## WHAT YOU SHOULD DO
Every entry below should appear in the answer exactly as written, apart from the pictures.

Dataset entries:
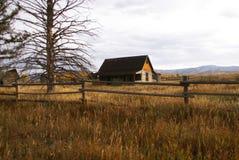 Outono, edifícios de exploração agrícola ocidentais velhos Imagens de Stock
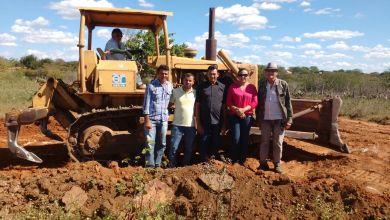Vereadores do Município de Amparo Acompanham início das Obras de Recuperação da Estrada que liga os municípios, AMPARO/SUMÉ. 2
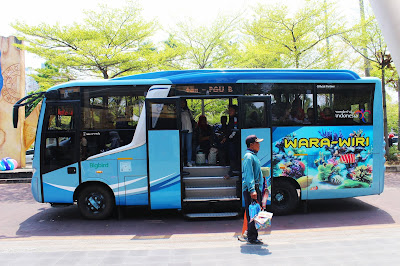 bus wara wiri menjadi akses transportasi keliling di kawasan Ancol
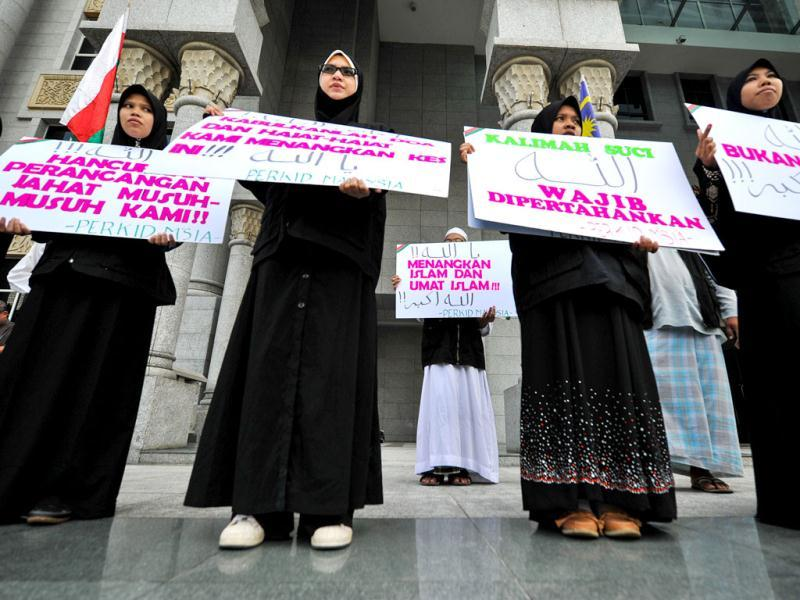 Protestors display placards reading 'Allah word only can be used by Muslims' during a demonstration at the court of appeal in Putrajaya outside Kuala Lumpur.(AFP photo)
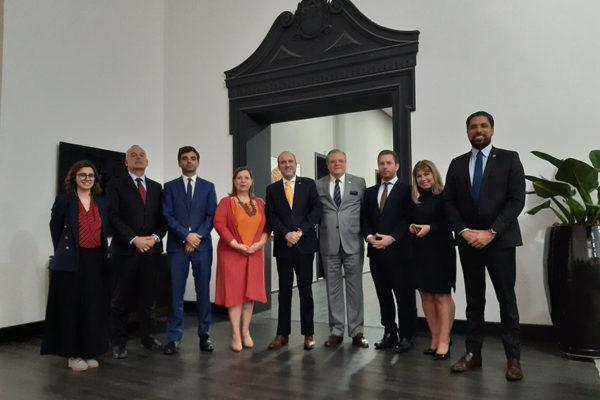 Embajadora Belandría y Comisión Plan País presentaron el plan para Venezuela en Brasil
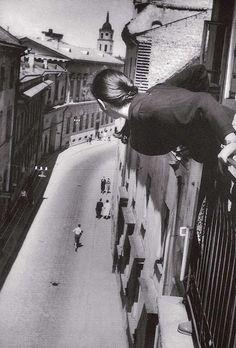 Antanas Sutkus - Marathon in the street from the university. Lithuania, 1959
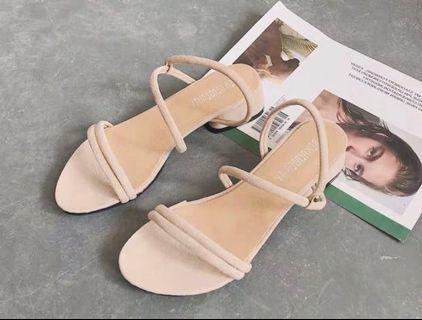 🚚 氣質裸色韓版一字帶兩穿式涼拖鞋 38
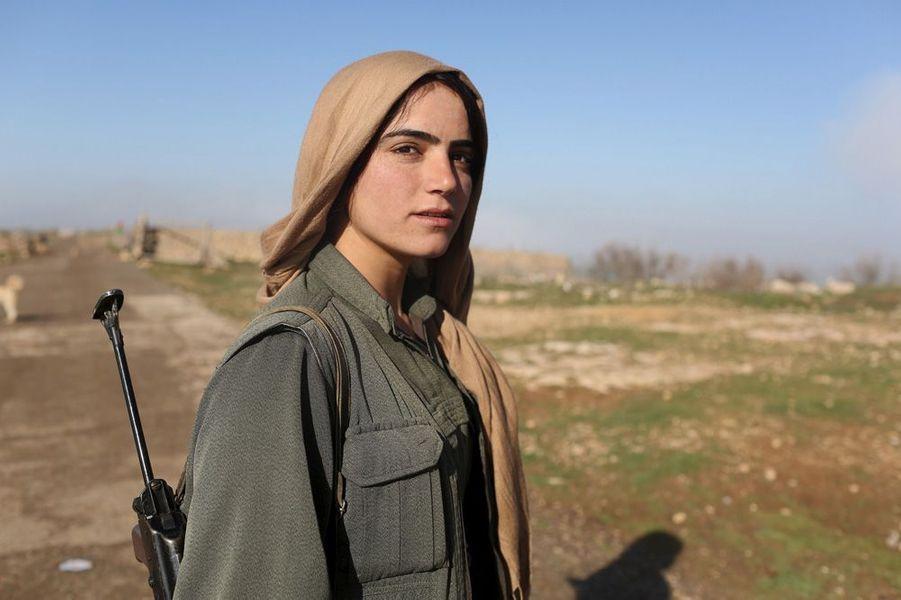 Une femme kurde qui combat l'Etat islamique pour sa liberté. Photo prise en avril 2015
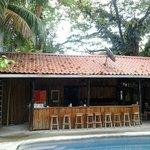 Pool + Strandbar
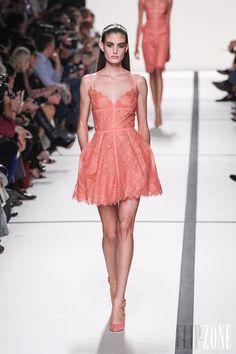 Elie Saab - Ready-to-Wear - Spring-summer 2014 - http://www.flip-zone.net/fashion/ready-to-wear/fashion-houses-42/elie-saab-4204 - ©PixelFormula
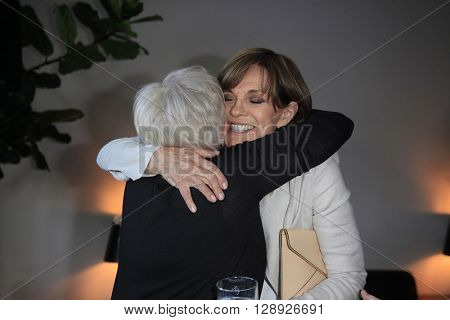 PALM SPRINGS - APR 27: Lorna Luft, Linda Gray at a cultivation event for The Actors Fund at a private residence on April 27, 2016 in Palm Springs, California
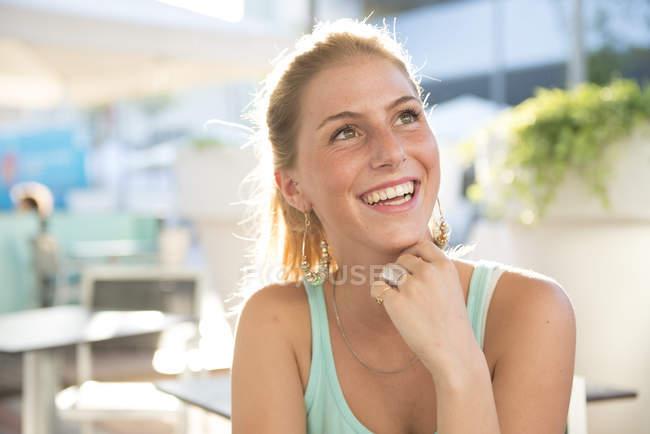 Retrato de jovem mulher feliz no café ao ar livre no verão — Fotografia de Stock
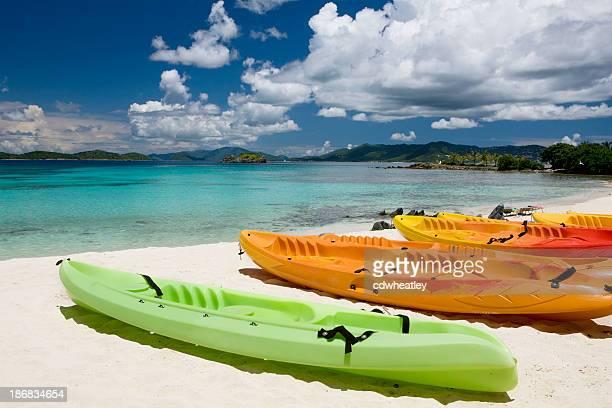 Coloré kayaks sur une plage dans les îles Vierges américaines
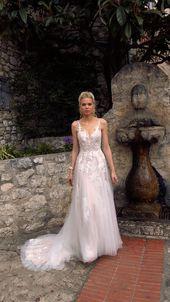 Den vackra H A L A N I-klänningen av Madi Lane Bridal | stilnummer: ML2719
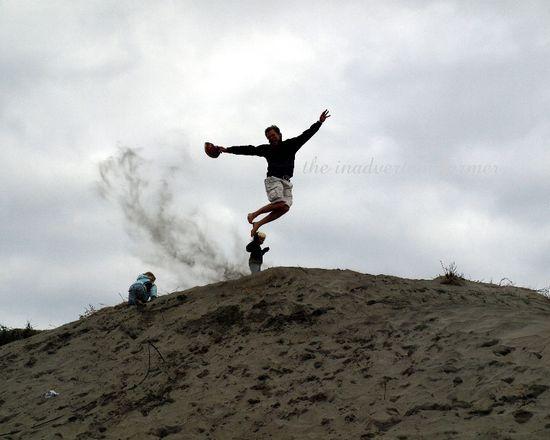 Man jump snad dune oergon coast
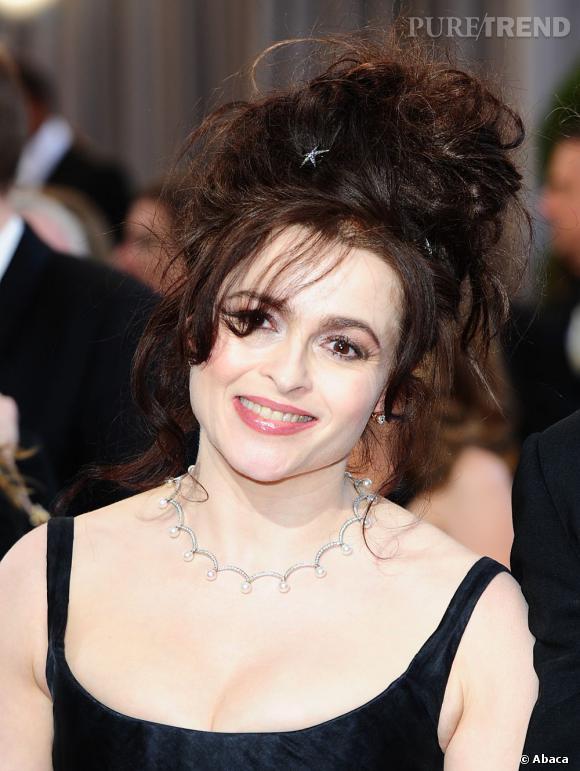 L'Oscar 2013 du hair look le plus barré :  Helena Bonham Carter. Egale à elle-même, l'actrice craque pour une chignon très décoiffé et burtonien. Inimitable.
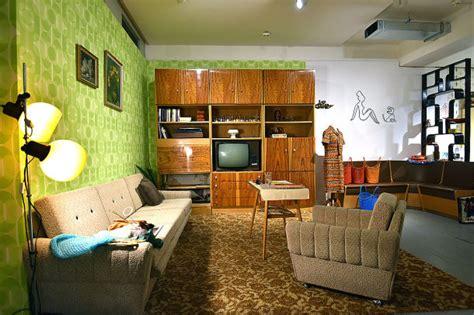 wohnzimmer 70er jahre radio prag plattenbauten pioniere und karel gott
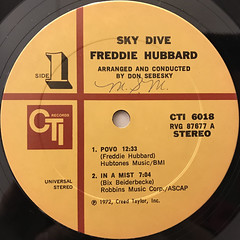 FREDDIE HUBBARD:SKY DIVE(LABEL SIDE-A)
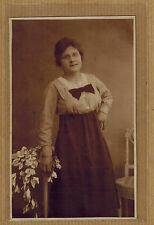 Carte Photo vintage card RPPC De Geyter Hoboken femme robe lunettes noeud ph0223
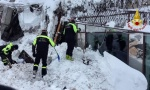 ČUDO U ITALIJI: Šestoro preživelo lavinu u hotelu, 40 sati bili zatrpani pod snegom!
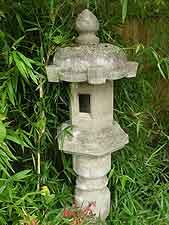 Stone pillar lantern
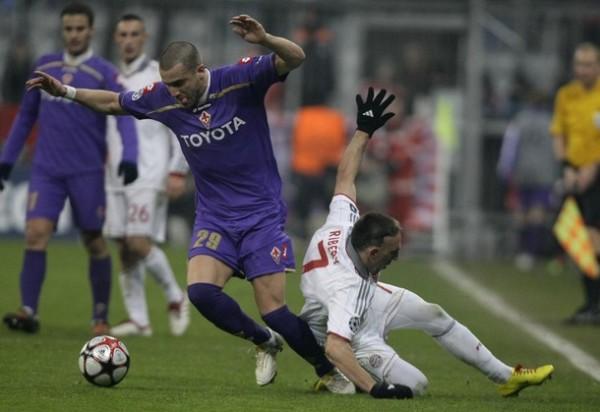CUIDADO QUE TE CAES. De Silvestri le saca el balón a Ribéry. La Fiorentina complicó mucho al Bayern en el propio Munich (Foto: REUTERS)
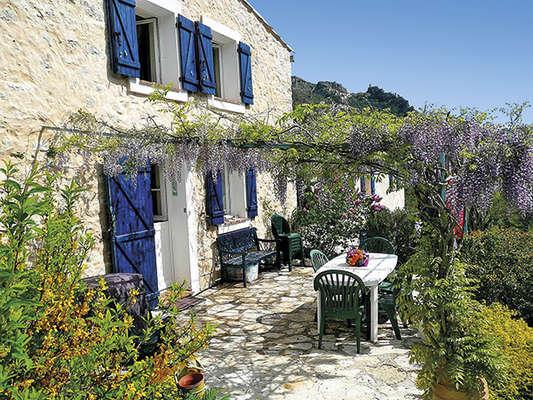 Acheter une maison dans l arriere pays nicois segu maison for Acheter une vieille maison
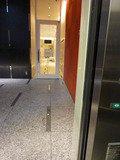 1階 エレベーターを降りた風景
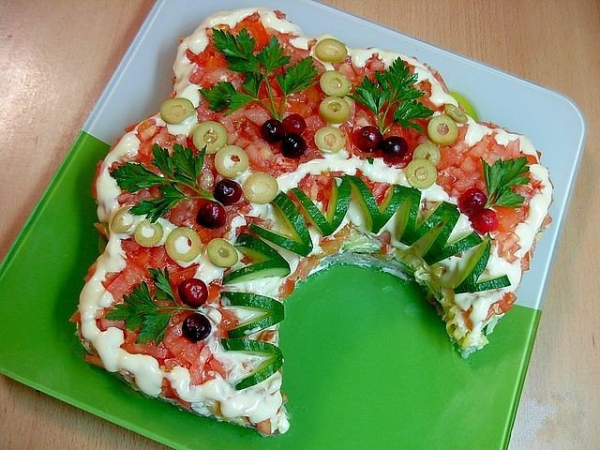 Интересное и необычное оформление салатов 22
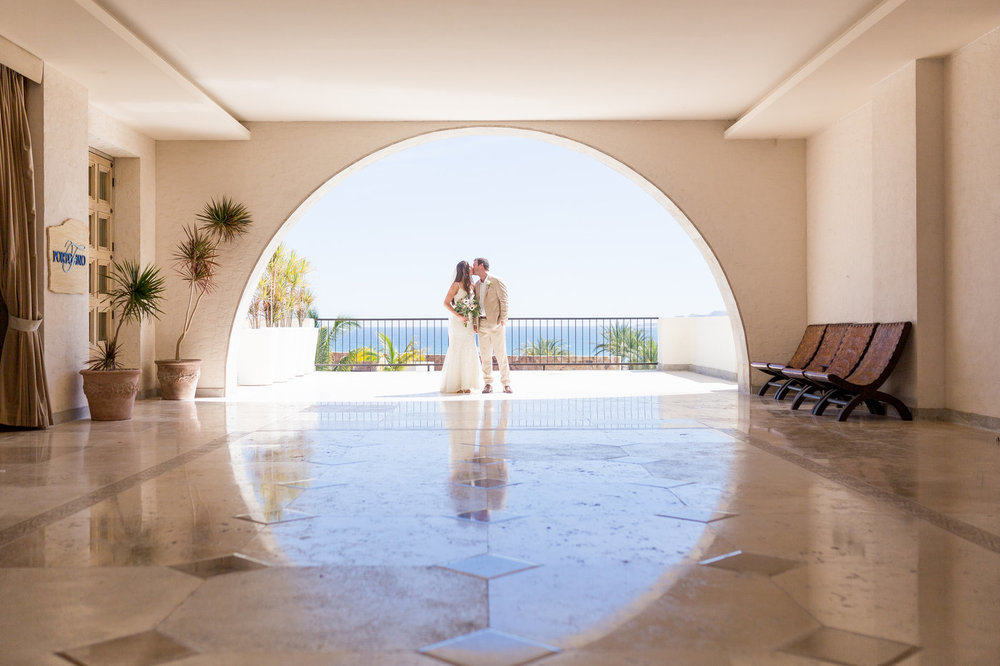 Secrets-Puerto-Los-Cabos-destination-Mexico-wedding-venue.jpg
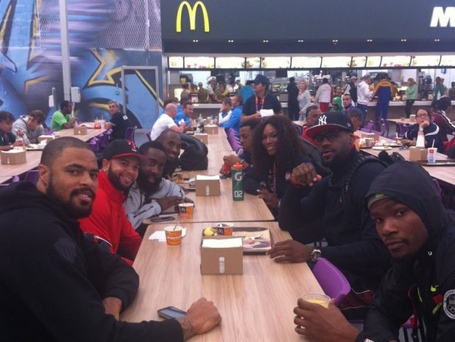 Serena-williams-team-usa-basketball-olympics-london-mcdonalds-mobli_medium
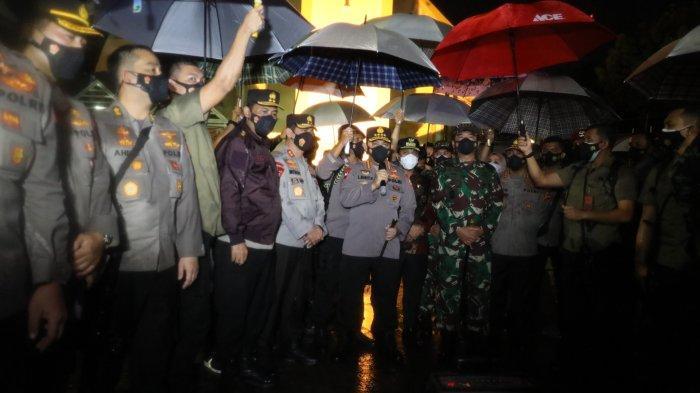 FOTO: Panglima TNI dan Kapolri Tinjau Lokasi Ledakan Bom Bunuh Diri di Makassar - kapolri-jenderal-polisi-listyo-sigit-prabowo-dan-panglima-tni-marsekal-tni-hadi-tjahjanto.jpg
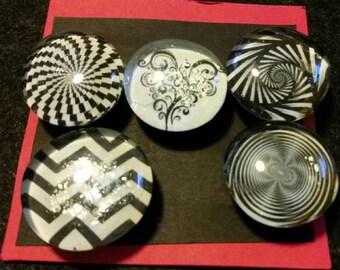 Set of 5 strong glass black and white fractal magnets, refrigerator magnets, fridge magnets, kitchen decor, heart, geometric shapes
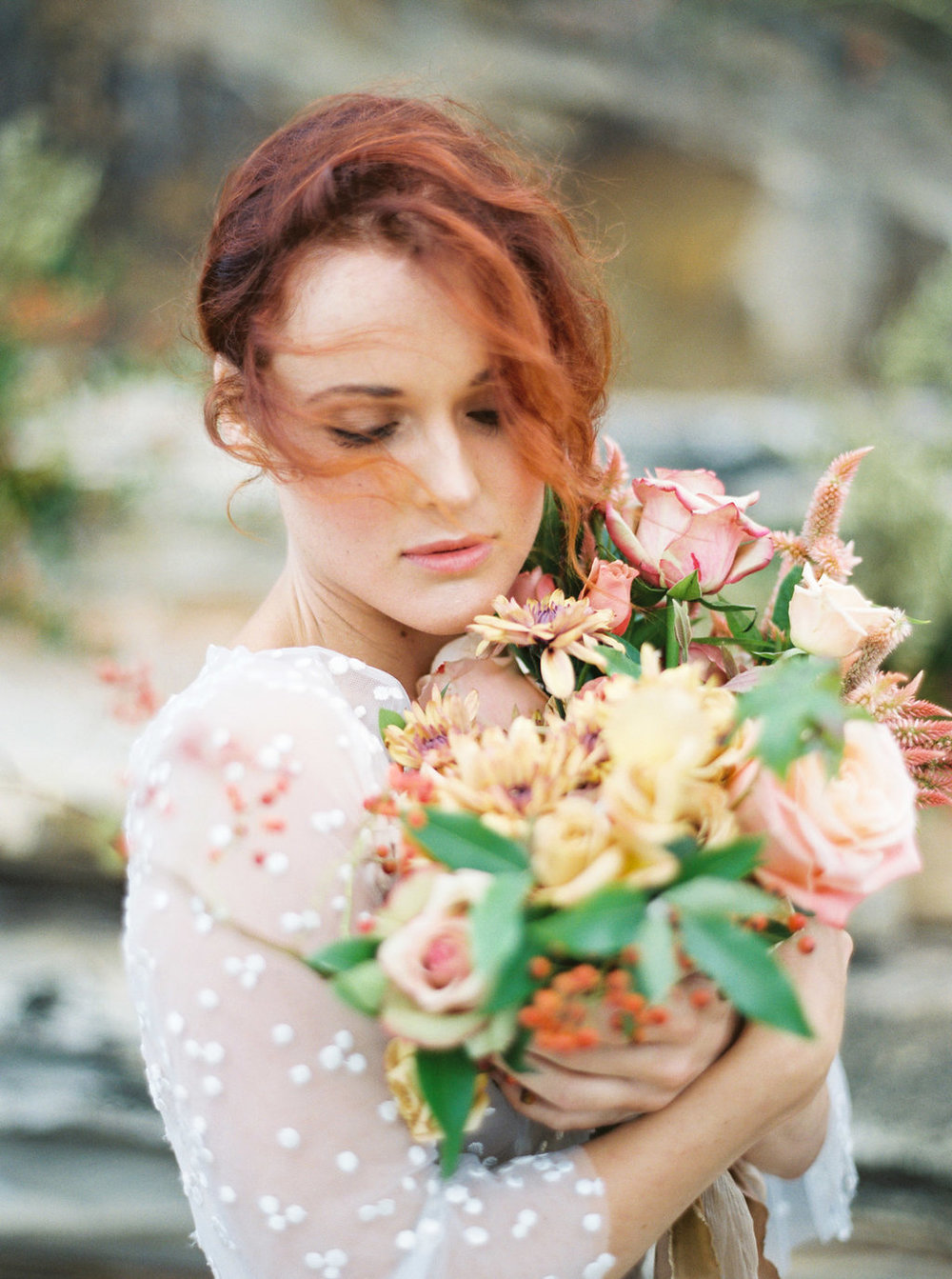 From the feature in Magnolia Rouge - Inspired by moody light, colours and textures of the Sydney coastline, this shoot styled by Sydney wedding stylist SANDRA CHAU served as the perfect prelude to the beauty of the coming winter. TRILLE FLORAL created a stunning bouquet and installation that bought the rock formations to life and one of my new favourite stationery designers, MISHKU STUDIO, put together a beautifully subtle and organic paper suite. Sandra tells us,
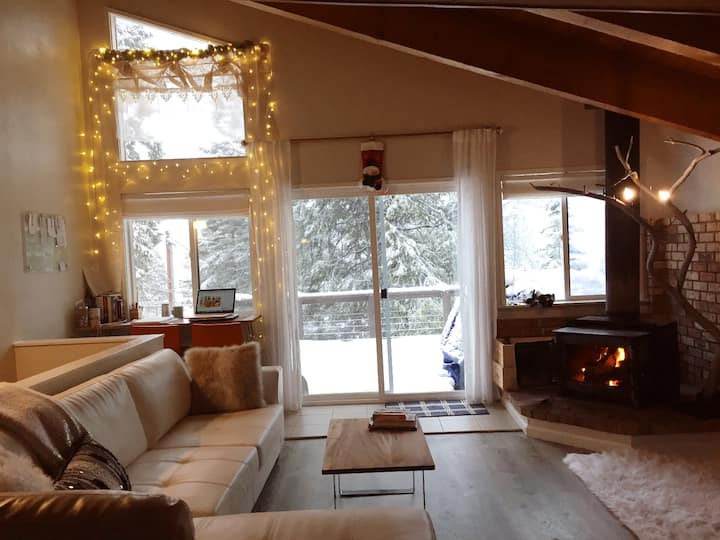 Cozy Downtown Tahoe City Home with Lake View!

## YOUR SOLUTION
 Outono, edifícios de exploração agrícola ocidentais velhos Imagens de Stock
Vereadores do Município de Amparo Acompanham início das Obras de Recuperação da Estrada que liga os municípios, AMPARO/SUMÉ. 2
 bus wara wiri menjadi akses transportasi keliling di kawasan Ancol
 Protestors display placards reading 'Allah word only can be used by Muslims' during a demonstration at the court of appeal in Putrajaya outside Kuala Lumpur.(AFP photo)
 Embajadora Belandría y Comisión Plan País presentaron el plan para Venezuela en Brasil
 Antanas Sutkus - Marathon in the street from the university. Lithuania, 1959
 🚚 氣質裸色韓版一字帶兩穿式涼拖鞋 38
 Une femme kurde qui combat l'Etat islamique pour sa liberté. Photo prise en avril 2015
 Pool + Strandbar
 Elie Saab - Ready-to-Wear - Spring-summer 2014 - http://www.flip-zone.net/fashion/ready-to-wear/fashion-houses-42/elie-saab-4204 - ©PixelFormula
 PALM SPRINGS - APR 27: Lorna Luft, Linda Gray at a cultivation event for The Actors Fund at a private residence on April 27, 2016 in Palm Springs, California
 Retrato de jovem mulher feliz no café ao ar livre no verão — Fotografia de Stock
 Coloré kayaks sur une plage dans les îles Vierges américaines
 Den vackra H A L A N I-klänningen av Madi Lane Bridal | stilnummer: ML2719
 Man jump snad dune oergon coast
 L'Oscar 2013 du hair look le plus barré :  Helena Bonham Carter. Egale à elle-même, l'actrice craque pour une chignon très décoiffé et burtonien. Inimitable.
 wohnzimmer 70er jahre radio prag plattenbauten pioniere und karel gott
 FREDDIE HUBBARD:SKY DIVE(LABEL SIDE-A)
 Carte Photo vintage card RPPC De Geyter Hoboken femme robe lunettes noeud ph0223
 ČUDO U ITALIJI: Šestoro preživelo lavinu u hotelu, 40 sati bili zatrpani pod snegom!
 Stone pillar lantern
CUIDADO QUE TE CAES. De Silvestri le saca el balón a Ribéry. La Fiorentina complicó mucho al Bayern en el propio Munich (Foto: REUTERS)
 Acheter une maison dans l arriere pays nicois segu maison for Acheter une vieille maison
 1階 エレベーターを降りた風景
 Интересное и необычное оформление салатов 22
 Secrets-Puerto-Los-Cabos-destination-Mexico-wedding-venue.jpg
 Serena-williams-team-usa-basketball-olympics-london-mcdonalds-mobli_medium
 FOTO: Panglima TNI dan Kapolri Tinjau Lokasi Ledakan Bom Bunuh Diri di Makassar - kapolri-jenderal-polisi-listyo-sigit-prabowo-dan-panglima-tni-marsekal-tni-hadi-tjahjanto.jpg
 Set of 5 strong glass black and white fractal magnets, refrigerator magnets, fridge magnets, kitchen decor, heart, geometric shapes
 From the feature in Magnolia Rouge - Inspired by moody light, colours and textures of the Sydney coastline, this shoot styled by Sydney wedding stylist SANDRA CHAU served as the perfect prelude to the beauty of the coming winter. TRILLE FLORAL created a stunning bouquet and installation that bought the rock formations to life and one of my new favourite stationery designers, MISHKU STUDIO, put together a beautifully subtle and organic paper suite. Sandra tells us,
 Cozy Downtown Tahoe City Home with Lake View!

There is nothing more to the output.